Yang sering digelapkan pada kita, Tuan Presiden, adalah ruang pilihan bagi pemerintah, yang seolah-olah hanya "menaikkan harga BBM". Padahal mesti dilihat filosofinya, dari UUD kita berkait pasal 33, kemudian yang paling jelas adalah keputusan Mahkamah Kontitusi berkait soal produk migas "negara tidak boleh mengikuti harga pasar". Maka pasal 7 ayat 6 dari UU APBN Perubahan 2012 dikunci dengan kalimat pemerintah tidak boleh menaikkan harga BBM.
Namun, kemarin, DPR dari Setgab Koalisi telah memutuskan dengan memberi ruang pada pemerintah, yang istilah mereka "domain pemerintah". Sekali lagi, apakah domain pemerintah hanya menaikkan harga BBM (dan tidak memikirkan dampak berantainya? Sebagaimana sekarang terlihat, harga BBM tak jadi naik, namun karena isyu kenaikan BBM, kini pasar sudah bergejolak, dan seperti biasa, pemerintah tak bisa mengendalikan).
Betapa menyedihkan. Jangankan mengendalikan pasar minyak dunia, ngendalikan pasar cabe atau brambang, bawang, beras, lenga klentik, dan para sembako lainnya di pasar lokal saja (yang sudah terlanjur naik), pemerintah kagak becus. Untuk menutupi ketidakbecusannya, calon presiden RI 2014 Hatta Rajasa ngomong: "Tidak ada gejolak pasar,..." sementara teori Menko Polhukam, "Kalau masih ada pedagang bakso yang jualan, artinya semua berjalan normal,...!" Kualitas pernyataan itu menunjuk kualitas dan kesungguhan otak para pembantu Tuan Presiden.

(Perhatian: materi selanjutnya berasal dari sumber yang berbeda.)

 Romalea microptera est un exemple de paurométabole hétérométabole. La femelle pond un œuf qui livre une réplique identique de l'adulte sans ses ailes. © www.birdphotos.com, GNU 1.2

Tuan Presiden, ruang pemerintah saya kira masih banyak. Dan itu sangat tergantung kecanggihan Tuan sebagai Presiden. Efisiensi birokrasi, pengetatan anggaran, meminimalkan korupsi, dan bahkan tentu meninjau ulang bagaimana kita sebagai negara penghasil minyak mentah tapi menjadi pengimport minyak mateng? Belum lagi soal permainan selisih harga yang pertahun diduga memberi keuntungan Rp 97 trilyun (mohon bantahlah jika hitungan ini salah).
Masih banyak opsi bagi pemerintah untuk mengatasi hal itu. Lihat Malaysia yang dalam hal minyak belajar dari Pertamina, tapi mereka jauh lebih bagus. Kenapa? Itu tadi, karena ruang pilihan bukan hanya soal "harga minyak".
Sementara, kalau soal "wajah DPR" adalah cerminan pilihan rakyat. Tentu saja. Tapi, kalau di sana yang terjadi pengkhianatan oleh DPR pada rakyat, apakah rakyat yang dikhianati itu salah? Yang salah adalah yang berkhianat.
Tuan Presiden, bagaimana mengukur pengkhianatan DPR? Mestinya mereka mewakili rakyat, mengawasi kerja pemerintah agar efektif dan efisien, soal pengetatan anggaran dan pemberantasan korupsi, bukan hanya memberi legitimasi untuk melanggar konstitusi dengan membuat undang-undang yang penuh dengan pasal dan ayat karet. Apalagi, justeru mereka sendiri bahkan terlibat dan in-efisiensi itu dengan menghamburkan anggaran, bermewah-mewah menuntut fasilitas, dan apalagi terlibat korupsi anggaran.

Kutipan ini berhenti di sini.